Personal details
- Born: Christopher Casenas Bernido November 18, 1956 (age 69)
- Spouse: Marivic Carpio (until 2022, widowed)
- Education: University of the Philippines Diliman (BS) University at Albany, SUNY (MS & PhD);
- Occupation: Physicist, professor

= Christopher Bernido =

Filipino theoretical physicist

Christopher Casenas Bernido (born November 18, 1956) is a Filipino physicist and educator. His achievements include research in exact solutions to quantum mechanical and biophysical problems using the Feynman path integral formulation. In 2010 he received the Ramon Magsaysay Award for contributing in both science and nation, ensuring innovative, low-cost, and effective basic education under Philippine conditions of scarcity and poverty.

Bernido received his B.S. in physics from the University of the Philippines Diliman (1977), his M.S. in physics (1979) as well as his PhD (1982) from the University at Albany, SUNY.

He became assistant professor at the University of the Philippines, Quezon City, in 1982, associate professor in 1985 and full professor in 1995 (until 1999).

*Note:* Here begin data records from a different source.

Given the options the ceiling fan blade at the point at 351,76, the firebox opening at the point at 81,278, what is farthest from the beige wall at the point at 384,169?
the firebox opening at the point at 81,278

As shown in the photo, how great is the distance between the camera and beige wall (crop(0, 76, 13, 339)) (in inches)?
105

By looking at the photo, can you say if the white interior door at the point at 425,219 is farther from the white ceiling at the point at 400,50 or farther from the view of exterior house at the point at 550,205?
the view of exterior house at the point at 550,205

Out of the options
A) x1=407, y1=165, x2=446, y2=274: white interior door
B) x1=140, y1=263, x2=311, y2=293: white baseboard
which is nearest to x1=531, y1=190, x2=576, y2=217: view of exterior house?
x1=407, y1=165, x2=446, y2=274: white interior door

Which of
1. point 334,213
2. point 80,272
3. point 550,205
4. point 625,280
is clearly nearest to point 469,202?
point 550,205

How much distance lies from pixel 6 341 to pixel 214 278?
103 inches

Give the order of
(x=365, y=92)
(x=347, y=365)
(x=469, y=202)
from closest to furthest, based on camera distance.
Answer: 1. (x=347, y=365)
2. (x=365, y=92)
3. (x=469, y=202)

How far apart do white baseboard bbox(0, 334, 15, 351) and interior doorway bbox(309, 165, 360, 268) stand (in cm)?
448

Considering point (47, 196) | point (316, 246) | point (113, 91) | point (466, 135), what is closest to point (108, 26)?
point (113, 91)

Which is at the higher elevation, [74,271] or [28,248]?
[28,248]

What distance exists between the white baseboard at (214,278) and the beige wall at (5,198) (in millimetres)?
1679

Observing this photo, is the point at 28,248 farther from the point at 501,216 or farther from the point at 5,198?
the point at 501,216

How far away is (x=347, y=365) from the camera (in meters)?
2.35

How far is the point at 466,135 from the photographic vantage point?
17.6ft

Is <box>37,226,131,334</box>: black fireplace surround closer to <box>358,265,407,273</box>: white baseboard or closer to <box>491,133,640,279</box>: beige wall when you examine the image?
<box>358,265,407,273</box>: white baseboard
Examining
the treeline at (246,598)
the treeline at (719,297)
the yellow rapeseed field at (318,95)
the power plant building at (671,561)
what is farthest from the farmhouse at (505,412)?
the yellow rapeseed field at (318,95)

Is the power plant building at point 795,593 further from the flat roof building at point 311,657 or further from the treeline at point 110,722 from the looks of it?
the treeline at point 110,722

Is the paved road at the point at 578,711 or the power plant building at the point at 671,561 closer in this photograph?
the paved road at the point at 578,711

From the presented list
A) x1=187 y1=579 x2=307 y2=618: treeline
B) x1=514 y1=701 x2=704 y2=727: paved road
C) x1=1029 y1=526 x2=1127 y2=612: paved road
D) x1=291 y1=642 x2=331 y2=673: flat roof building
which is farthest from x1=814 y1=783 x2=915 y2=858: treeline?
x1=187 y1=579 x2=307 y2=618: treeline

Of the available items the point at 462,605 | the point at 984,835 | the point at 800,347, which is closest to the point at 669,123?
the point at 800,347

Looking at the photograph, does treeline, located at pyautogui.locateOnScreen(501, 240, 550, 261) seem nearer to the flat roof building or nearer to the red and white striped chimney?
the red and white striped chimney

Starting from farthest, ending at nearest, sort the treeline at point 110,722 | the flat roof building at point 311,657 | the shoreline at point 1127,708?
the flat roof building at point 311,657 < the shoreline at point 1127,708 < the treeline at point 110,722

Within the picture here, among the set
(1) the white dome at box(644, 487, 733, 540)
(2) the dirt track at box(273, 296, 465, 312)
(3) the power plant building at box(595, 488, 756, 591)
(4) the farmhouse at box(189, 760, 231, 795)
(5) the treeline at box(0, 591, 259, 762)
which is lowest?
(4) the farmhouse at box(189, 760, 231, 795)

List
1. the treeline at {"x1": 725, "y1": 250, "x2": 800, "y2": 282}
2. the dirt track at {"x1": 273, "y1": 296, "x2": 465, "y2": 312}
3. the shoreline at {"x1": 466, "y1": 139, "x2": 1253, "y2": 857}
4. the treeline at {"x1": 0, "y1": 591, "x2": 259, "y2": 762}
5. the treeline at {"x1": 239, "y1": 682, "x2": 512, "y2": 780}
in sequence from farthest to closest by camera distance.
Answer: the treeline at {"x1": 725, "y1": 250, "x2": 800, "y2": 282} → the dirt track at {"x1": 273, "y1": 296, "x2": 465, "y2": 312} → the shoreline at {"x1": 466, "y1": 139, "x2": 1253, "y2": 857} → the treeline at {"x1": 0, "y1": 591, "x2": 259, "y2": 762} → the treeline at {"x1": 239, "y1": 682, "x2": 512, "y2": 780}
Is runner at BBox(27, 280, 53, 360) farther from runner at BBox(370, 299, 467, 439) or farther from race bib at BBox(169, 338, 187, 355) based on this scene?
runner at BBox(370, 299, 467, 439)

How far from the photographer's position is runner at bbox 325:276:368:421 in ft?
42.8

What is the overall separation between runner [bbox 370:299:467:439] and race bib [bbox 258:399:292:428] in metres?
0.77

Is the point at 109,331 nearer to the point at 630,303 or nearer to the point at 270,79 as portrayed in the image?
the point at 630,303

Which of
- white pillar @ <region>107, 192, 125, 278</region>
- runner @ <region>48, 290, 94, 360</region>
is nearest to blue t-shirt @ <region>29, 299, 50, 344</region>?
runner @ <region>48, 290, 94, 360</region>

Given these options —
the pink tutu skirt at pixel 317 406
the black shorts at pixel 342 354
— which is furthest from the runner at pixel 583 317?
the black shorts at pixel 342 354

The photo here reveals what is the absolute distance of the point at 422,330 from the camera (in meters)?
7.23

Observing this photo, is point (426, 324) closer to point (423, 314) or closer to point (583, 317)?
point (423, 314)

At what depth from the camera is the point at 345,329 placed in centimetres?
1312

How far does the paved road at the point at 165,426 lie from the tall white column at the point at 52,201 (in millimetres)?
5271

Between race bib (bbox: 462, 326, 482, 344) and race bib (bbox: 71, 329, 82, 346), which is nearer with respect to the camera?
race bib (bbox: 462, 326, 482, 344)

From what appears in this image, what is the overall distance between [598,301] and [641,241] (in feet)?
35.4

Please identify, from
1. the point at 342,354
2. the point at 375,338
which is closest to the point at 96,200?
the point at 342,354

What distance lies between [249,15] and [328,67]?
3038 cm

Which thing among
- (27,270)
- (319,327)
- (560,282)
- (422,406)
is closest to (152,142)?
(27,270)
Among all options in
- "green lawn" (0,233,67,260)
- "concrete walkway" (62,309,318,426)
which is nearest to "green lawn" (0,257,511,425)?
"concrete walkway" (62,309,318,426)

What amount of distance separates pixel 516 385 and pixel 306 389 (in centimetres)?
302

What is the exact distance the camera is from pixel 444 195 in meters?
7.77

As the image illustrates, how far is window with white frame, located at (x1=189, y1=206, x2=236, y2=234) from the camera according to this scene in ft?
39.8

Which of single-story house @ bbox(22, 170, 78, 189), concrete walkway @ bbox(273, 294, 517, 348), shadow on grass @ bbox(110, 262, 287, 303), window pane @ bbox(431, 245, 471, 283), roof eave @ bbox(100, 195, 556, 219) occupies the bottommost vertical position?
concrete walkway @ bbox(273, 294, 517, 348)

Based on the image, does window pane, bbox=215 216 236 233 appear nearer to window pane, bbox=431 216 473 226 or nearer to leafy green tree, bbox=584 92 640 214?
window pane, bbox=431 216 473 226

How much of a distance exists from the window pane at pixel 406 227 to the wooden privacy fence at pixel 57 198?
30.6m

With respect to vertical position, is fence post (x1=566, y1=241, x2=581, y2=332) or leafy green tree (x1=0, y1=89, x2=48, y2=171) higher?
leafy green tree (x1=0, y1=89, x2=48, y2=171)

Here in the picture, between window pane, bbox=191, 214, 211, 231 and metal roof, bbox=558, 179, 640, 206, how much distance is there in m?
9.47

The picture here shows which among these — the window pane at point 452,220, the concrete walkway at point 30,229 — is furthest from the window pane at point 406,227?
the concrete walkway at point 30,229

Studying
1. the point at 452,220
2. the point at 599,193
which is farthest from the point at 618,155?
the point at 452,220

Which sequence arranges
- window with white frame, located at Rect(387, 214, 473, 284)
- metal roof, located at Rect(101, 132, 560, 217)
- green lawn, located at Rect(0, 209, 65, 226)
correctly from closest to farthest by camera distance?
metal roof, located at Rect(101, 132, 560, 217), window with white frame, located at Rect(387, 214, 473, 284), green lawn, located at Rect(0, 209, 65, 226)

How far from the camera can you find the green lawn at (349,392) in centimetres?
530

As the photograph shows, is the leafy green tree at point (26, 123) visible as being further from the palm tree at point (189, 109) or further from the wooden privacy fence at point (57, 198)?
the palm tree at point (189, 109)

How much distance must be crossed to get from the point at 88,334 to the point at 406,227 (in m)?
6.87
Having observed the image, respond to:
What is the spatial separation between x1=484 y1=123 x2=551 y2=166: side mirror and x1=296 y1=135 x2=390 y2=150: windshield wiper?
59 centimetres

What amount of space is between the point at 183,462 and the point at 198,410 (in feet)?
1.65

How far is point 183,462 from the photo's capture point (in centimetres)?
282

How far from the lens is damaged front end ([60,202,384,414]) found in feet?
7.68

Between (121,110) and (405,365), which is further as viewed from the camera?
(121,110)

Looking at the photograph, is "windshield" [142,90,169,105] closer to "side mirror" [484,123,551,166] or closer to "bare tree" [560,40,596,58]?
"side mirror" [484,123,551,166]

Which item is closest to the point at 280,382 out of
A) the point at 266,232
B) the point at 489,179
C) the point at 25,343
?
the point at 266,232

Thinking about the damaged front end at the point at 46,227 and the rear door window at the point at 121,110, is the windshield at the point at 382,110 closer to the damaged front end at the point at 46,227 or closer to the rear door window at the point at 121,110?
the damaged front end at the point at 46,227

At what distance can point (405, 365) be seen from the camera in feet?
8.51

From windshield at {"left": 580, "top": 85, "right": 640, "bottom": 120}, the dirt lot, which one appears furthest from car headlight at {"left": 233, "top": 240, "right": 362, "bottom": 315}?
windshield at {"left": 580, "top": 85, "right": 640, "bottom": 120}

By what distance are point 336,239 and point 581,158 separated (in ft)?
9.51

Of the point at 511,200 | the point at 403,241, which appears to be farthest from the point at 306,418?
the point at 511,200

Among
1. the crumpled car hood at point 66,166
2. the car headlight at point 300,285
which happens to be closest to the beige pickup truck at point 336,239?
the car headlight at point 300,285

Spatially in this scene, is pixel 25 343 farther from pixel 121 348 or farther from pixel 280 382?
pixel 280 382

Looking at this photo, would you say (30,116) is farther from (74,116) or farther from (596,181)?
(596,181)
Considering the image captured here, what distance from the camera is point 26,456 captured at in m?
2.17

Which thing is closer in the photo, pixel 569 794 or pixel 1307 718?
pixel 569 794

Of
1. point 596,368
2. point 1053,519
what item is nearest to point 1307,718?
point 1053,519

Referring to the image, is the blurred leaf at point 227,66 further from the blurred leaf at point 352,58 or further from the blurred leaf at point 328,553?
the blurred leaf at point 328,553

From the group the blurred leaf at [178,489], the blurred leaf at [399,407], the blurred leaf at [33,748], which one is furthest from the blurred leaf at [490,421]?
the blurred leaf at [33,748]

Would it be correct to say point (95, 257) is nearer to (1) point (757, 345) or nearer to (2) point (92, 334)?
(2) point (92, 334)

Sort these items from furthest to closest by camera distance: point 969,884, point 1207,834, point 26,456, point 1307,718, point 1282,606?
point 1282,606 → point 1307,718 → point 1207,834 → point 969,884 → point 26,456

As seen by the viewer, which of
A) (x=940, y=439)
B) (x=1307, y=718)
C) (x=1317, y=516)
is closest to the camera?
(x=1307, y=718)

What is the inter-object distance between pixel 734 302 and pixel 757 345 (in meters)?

He was a research fellow at the Alexander von Humboldt-Stiftung, Bielefeld, Germany (1987-1989) and associate member at the International Center for Theoretical Physics in Trieste, Italy (1985-1991). Between 1984 and 1987 he was president of the Physics Society of the Philippines.

Bernido is founding director of the Research Center for Theoretical Physics in Jagna, Philippines, and president of the Central Visayan Institute Foundation, Philippines. In 2007 he became a member of the National Academy of Sciences and Technology.

He was married to fellow physicist Maria Victoria Carpio-Bernido, until her death.